Sunday, August 18, 2019

Grief time


"An altered state time, deserving of gentleness" (Ellen). My mother-in-law and I watch television: part of a documentary on Woodstock, some news, a bit of the pre-season football game at Aloha Stadium. I ask if she's interested in it, and she says nothing is of interest.


My daughter is sweeping broken glass from her new dorm room floor. We witness the green broom-handle on Facetime.


The New York Times book section tells me the personal essay is dead; the personal and the political have been wrenched too far apart. We are who we construct on the internet, the selves that we don't recognize when they're described to us. Wisdom is nothing that is surface, like a screen we know to be flat, except when moving pictures offer us false perspective. The car in an old film moves across the painting of a landscape and gets nowhere except closer to the end of a story.


The Stoics couldn't anticipate the end of introspection, or its quickening. Nor could they foretell social media's flattening of self into photograph and caption. Or the man insulted by the president for being fat, who says he loves the president, "the best thing ever to happen to our country." The proud boys in a Portland park initiate a new member by punching him with bare fists until he falls and then applaud their own good work. "Don't blame us for creating civilization," one chants.


Meaning decamps.
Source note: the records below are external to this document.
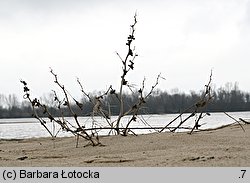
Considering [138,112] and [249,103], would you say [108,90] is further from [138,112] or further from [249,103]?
[249,103]

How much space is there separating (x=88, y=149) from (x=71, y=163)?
783mm
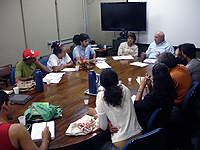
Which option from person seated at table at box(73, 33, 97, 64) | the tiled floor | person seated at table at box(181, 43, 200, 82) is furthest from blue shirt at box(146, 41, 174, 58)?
the tiled floor

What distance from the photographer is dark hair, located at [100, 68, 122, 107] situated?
159 cm

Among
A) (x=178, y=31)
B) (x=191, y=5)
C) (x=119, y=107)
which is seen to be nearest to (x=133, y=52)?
(x=178, y=31)

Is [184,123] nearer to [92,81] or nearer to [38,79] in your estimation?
[92,81]

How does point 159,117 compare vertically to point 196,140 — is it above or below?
above

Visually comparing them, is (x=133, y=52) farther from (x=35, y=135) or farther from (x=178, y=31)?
(x=35, y=135)

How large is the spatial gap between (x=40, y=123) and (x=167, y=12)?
14.8ft

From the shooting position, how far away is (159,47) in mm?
4359

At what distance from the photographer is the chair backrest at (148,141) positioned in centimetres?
124

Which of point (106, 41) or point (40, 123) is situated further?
point (106, 41)

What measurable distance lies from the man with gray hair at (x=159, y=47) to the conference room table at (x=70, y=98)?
0.90 meters

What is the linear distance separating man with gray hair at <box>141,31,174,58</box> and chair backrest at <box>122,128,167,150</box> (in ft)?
9.98

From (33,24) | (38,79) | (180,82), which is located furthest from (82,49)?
(180,82)

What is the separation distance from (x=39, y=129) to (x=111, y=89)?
70 cm

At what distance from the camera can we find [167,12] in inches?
195
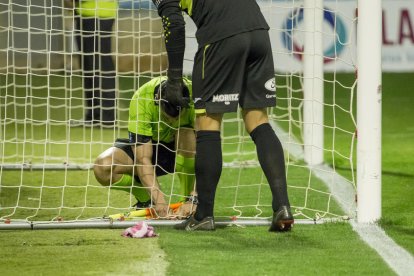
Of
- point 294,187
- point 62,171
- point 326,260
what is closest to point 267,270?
point 326,260

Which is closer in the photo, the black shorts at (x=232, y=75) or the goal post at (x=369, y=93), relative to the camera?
the black shorts at (x=232, y=75)

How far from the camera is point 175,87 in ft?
21.1

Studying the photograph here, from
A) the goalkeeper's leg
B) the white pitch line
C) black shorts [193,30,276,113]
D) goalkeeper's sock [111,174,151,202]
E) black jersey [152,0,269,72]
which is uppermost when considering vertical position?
black jersey [152,0,269,72]

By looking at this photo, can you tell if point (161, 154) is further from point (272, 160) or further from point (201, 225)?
point (272, 160)

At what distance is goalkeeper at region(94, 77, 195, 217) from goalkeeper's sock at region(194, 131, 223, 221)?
0.49 m

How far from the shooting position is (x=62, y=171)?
9.33 m

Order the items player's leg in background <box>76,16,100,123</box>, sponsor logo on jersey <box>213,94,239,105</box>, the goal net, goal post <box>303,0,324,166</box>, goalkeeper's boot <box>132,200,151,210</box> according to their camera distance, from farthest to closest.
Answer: goal post <box>303,0,324,166</box>, player's leg in background <box>76,16,100,123</box>, the goal net, goalkeeper's boot <box>132,200,151,210</box>, sponsor logo on jersey <box>213,94,239,105</box>

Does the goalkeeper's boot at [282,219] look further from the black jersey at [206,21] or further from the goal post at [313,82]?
the goal post at [313,82]

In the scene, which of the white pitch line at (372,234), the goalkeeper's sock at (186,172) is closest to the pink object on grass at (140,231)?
the goalkeeper's sock at (186,172)

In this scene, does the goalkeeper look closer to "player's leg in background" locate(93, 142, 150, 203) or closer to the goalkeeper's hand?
"player's leg in background" locate(93, 142, 150, 203)

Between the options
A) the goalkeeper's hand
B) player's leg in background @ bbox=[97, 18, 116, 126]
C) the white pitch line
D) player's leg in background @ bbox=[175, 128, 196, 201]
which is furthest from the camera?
player's leg in background @ bbox=[97, 18, 116, 126]

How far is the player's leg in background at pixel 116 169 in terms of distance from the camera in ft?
23.4

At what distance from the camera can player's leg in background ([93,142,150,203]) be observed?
713 centimetres

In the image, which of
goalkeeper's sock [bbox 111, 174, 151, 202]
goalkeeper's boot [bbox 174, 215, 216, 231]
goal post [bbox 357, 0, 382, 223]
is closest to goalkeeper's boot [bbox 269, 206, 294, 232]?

Wisdom is some consolation, but we know it already. Death is still mystery, no matter how many books you read. My father-in-law's car trunk stinks of sunscreen; there's a box with some rope in it, a couple of dog leashes, two walking sticks. The last hike was taken, probably up the jagged side of Makapu`u where he'd recently seen a couple making love and dragged his barking dogs away.


He said he was dizzy in his wheelchair, even as we took him home. In the lobby, he weighed himself, found he hadn't lost weight despite the hospital food. His wife bought the new meds. Baby aspirin. He walked up the steps at home, both hands on the rails, refusing my arm. He walked up the steps and into the house and I turned to drive away.


My daughter has finished sweeping up the broken glass from the bulbs she hung on a string that fell in the night. She's alone in her new dorm. The soccer girls told her Ted Bundy had gone to their college for a semester. She says she's bored. B. advises her to get pen and paper and to draw something for the blank walls, beside her new and artificial plants.


Stephen Colbert says if we are grateful for this life, we suffer our losses. He tells this to Anderson Cooper, whose brother died by suicide. He says this the week Jeffrey Epstein killed himself, if indeed he killed himself, and no one suffered for anything but his having lived.


The thrush screams when I walk my dog. Roosters call from the gully behind our townhouse. Sirens stream down Kahekili on a Sunday morning. I read Seneca's Letters from a Stoic, awaiting the news of a dear friend's death.